What to do: What is needed is an exact copy of the entries below, from the line that contains "order: Artiodactyla" through the final line, both included, and nothing else.

[Saved data entries]
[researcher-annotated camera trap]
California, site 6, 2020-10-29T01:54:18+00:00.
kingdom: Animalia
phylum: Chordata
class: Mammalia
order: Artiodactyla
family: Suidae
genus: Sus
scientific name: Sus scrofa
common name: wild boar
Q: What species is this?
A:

Output for this task:
order: Artiodactyla
family: Suidae
genus: Sus
scientific name: Sus scrofa
common name: wild boar
Q: What species is this?
A:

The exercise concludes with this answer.